The second issue I'm seeing relates to my new favorite topic: the intelligent, reactive cloud edge. Recall from my past few blog postings that I've been fascinated by the evolution of the first tier of the cloud: machines inside the data center, but that are on the front line, running services that directly handle incoming data from IoT devices, real-time uses like smart cars or smart homes, or other time-critical, highly demanding, applications. Part of my interest is that I'm really not fond of just working on web servers, and these intelligent IoT applications need the mix of fault-tolerance and consistency that my group specializes in: they seem like the right home for our Derecho technology and the file system that runs over it, Freeze Frame.

But this has an HPC ramification too: if companies like Microsoft want Azure HPC to be a player in their cloud applications, they will invest to strengthen the options for using HPC solutions as part of real-time edge applications. We'll see a growing range of HPC platforms that can tie deeply right into the Azure IoT Edge, for example, and HPC could start to perform demanding tasks under real-time pressure.

Right now, those standards aren't at all mature -- HPC systems are casual about endlessly slow startup (I did one experiment with MPI and was shocked to realize that multi-minute delays are totally common between when a job "starts" and when the full configuration of the job is actually up and ready to run my application). We could talk about why this is the case: they do silly things like pulling the container images one by one on the nodes as they launch, and sometimes actually pull DLLs in one by one as needed too, so the causes are totally mundane. Derecho (or even its RDMC component) could be "life transforming" for this kind of thing! But the real point is that it can be fixed.

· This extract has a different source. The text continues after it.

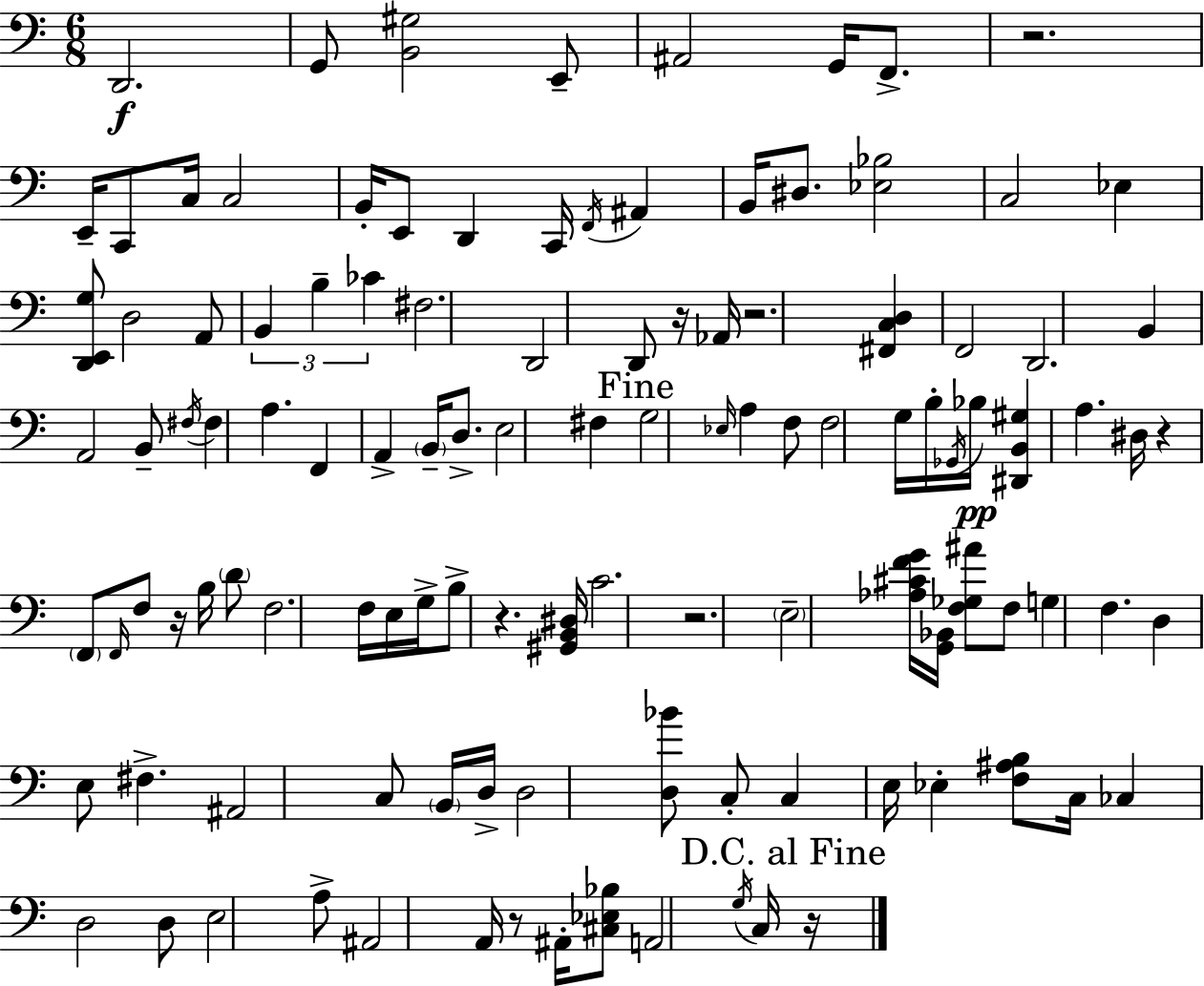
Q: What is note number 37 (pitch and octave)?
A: A3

So imagine that over a five year period, the Azure edge, and similar systems from Amazon and other providers, start to really do a great job of integrating HPC into the cloud. The rich and extensive tool set the HPC community has developed suddenly becomes available to cloud application creators, for use in real-time situations, and it becomes easy to capture data and "farm it out" to HPC with no significant delays at all (I mean milliseconds, whereas today, that might be minutes...). Wow, what an exciting thing this could yield!!!

For example, in the electric power grid settings I've worked on, one could do micro-predictions of wind patterns or sunshine patterns and use that to anticipate the power output from wind farms or solar farms. You could adjust the wind turbines dynamically to maximize their productivity. Someday, with enough knowledge of the communities connected to the grid, we could even predict the exact power output from city-scale rooftop solar deployments. Just that one use case could be transformative!

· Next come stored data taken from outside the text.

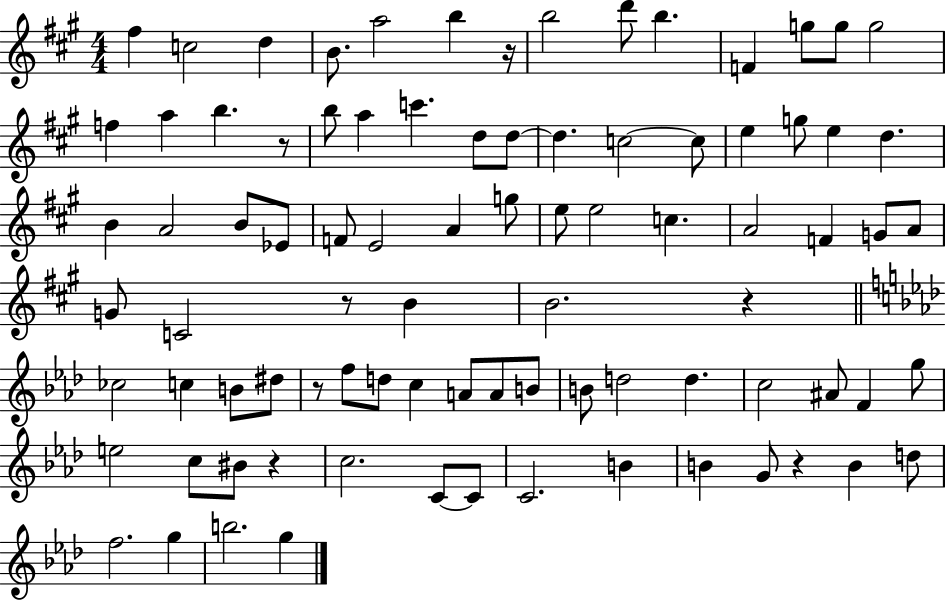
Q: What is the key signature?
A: A major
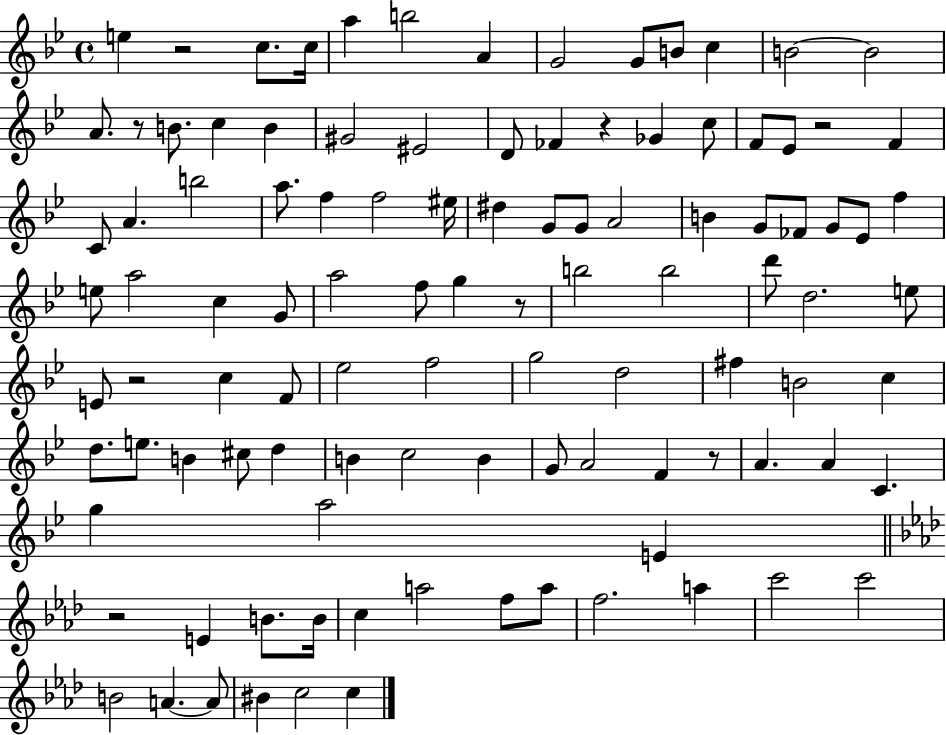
{
  \clef treble
  \time 4/4
  \defaultTimeSignature
  \key bes \major
  e''4 r2 c''8. c''16 | a''4 b''2 a'4 | g'2 g'8 b'8 c''4 | b'2~~ b'2 | \break a'8. r8 b'8. c''4 b'4 | gis'2 eis'2 | d'8 fes'4 r4 ges'4 c''8 | f'8 ees'8 r2 f'4 | \break c'8 a'4. b''2 | a''8. f''4 f''2 eis''16 | dis''4 g'8 g'8 a'2 | b'4 g'8 fes'8 g'8 ees'8 f''4 | \break e''8 a''2 c''4 g'8 | a''2 f''8 g''4 r8 | b''2 b''2 | d'''8 d''2. e''8 | \break e'8 r2 c''4 f'8 | ees''2 f''2 | g''2 d''2 | fis''4 b'2 c''4 | \break d''8. e''8. b'4 cis''8 d''4 | b'4 c''2 b'4 | g'8 a'2 f'4 r8 | a'4. a'4 c'4. | \break g''4 a''2 e'4 | \bar "||" \break \key f \minor r2 e'4 b'8. b'16 | c''4 a''2 f''8 a''8 | f''2. a''4 | c'''2 c'''2 | \break b'2 a'4.~~ a'8 | bis'4 c''2 c''4 | \bar "|."
}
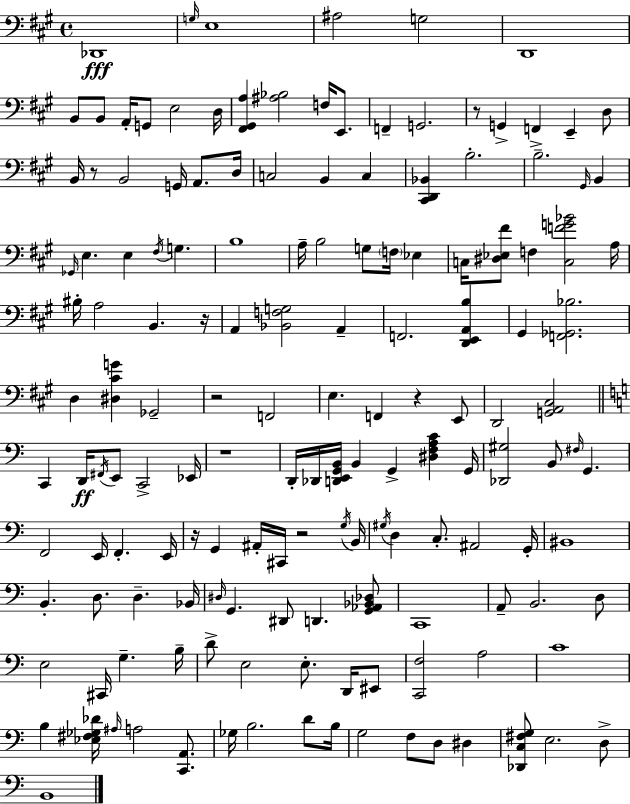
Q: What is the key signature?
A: A major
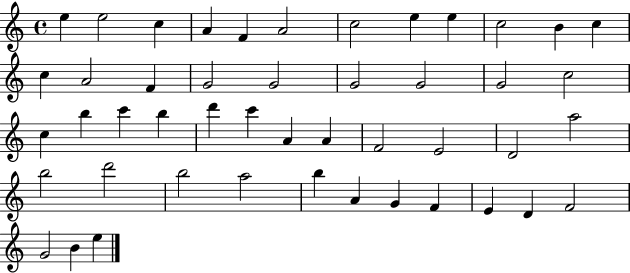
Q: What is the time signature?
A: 4/4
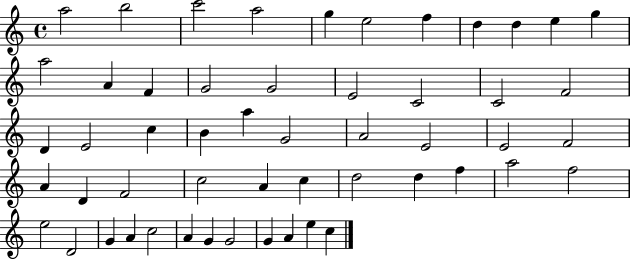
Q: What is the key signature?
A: C major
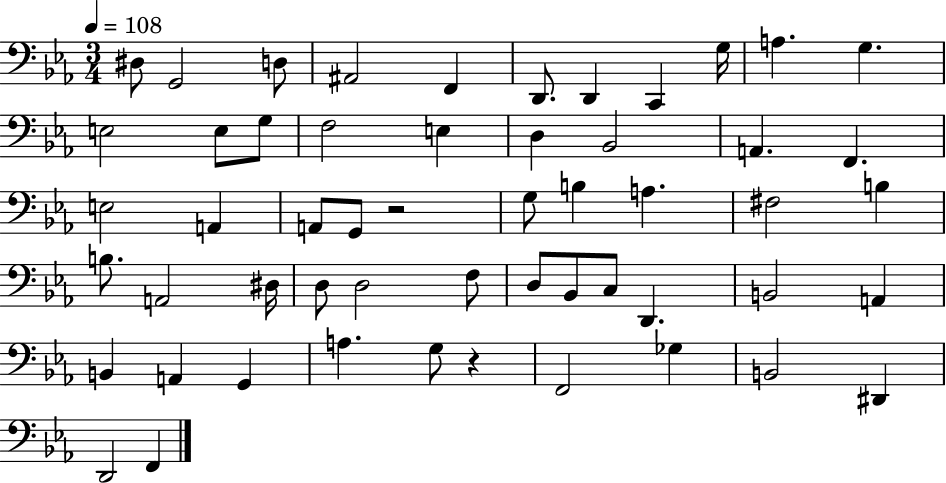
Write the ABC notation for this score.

X:1
T:Untitled
M:3/4
L:1/4
K:Eb
^D,/2 G,,2 D,/2 ^A,,2 F,, D,,/2 D,, C,, G,/4 A, G, E,2 E,/2 G,/2 F,2 E, D, _B,,2 A,, F,, E,2 A,, A,,/2 G,,/2 z2 G,/2 B, A, ^F,2 B, B,/2 A,,2 ^D,/4 D,/2 D,2 F,/2 D,/2 _B,,/2 C,/2 D,, B,,2 A,, B,, A,, G,, A, G,/2 z F,,2 _G, B,,2 ^D,, D,,2 F,,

Then you can imagine all kinds of image processing and data fusion tasks that would be feasible today in offline settings, but way out of reach for real-time applications. Suddenly they could become HPC subtasks in this hybrid cloud built as a fast reactive edge with HPC clusters as a module available to the edge applications. HPC could become a major player in the cloud ecosystem.

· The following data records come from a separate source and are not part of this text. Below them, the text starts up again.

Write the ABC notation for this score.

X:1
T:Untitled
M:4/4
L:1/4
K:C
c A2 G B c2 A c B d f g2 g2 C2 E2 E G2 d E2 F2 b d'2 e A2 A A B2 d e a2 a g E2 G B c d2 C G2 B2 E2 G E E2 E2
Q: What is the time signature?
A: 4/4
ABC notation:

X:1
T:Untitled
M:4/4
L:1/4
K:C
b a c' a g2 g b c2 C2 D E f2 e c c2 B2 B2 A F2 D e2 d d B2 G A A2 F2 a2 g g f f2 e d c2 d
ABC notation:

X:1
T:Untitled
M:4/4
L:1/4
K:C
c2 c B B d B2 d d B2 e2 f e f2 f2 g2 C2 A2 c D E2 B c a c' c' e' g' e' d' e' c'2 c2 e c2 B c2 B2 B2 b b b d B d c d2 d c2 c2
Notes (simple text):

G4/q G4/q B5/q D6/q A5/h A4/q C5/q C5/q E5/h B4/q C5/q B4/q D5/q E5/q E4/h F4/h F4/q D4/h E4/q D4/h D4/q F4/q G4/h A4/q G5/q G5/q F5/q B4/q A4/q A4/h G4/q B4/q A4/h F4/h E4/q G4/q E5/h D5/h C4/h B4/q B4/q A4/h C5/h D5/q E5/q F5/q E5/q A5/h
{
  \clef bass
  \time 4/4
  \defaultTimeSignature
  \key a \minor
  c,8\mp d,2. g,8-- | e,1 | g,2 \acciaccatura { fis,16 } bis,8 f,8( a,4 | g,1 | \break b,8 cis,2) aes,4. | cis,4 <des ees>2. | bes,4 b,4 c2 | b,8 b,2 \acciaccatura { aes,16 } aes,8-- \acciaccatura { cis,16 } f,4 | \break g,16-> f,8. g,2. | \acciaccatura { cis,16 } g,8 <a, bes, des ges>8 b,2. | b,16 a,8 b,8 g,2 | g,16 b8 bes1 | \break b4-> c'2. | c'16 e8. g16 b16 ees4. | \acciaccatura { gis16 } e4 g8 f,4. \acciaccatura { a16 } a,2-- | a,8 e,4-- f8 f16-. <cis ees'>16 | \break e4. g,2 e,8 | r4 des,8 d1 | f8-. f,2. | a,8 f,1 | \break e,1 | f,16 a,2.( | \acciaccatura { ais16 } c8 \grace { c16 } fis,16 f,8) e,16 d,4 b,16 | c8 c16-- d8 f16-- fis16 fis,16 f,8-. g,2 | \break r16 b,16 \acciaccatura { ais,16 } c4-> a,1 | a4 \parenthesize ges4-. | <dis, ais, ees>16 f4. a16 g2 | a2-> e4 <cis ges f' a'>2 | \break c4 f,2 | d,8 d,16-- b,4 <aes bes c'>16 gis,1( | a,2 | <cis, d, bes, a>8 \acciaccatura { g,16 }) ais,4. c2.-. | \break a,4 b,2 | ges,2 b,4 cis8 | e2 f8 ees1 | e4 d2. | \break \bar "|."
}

This is the bigger threat to the traditional HPC community, as I see it: a threat of explosive innovation that could win by just being more exciting, faster growing, lucrative, and massive in scale. It wouldn't take long before HPC on the cloud would be the hot setting for young researchers to tackle, and HPC on traditional supercomputers would begin to starve simply because it would look more and more like a legacy world.

At the workshop, we actually had one speaker who made the case that HPC supercomputers were in a "race" to own time-critical (real-time) HPC compute tasks. But there were many speakers, myself included, who argued that no, the race is already over -- the cloud won before the HPC community even knew that the opportunity existed. Today, the real race is the race to be a player in this new thing: the intelligent IoT-based edge. And HPC as a component of that story clearly has a very bright future.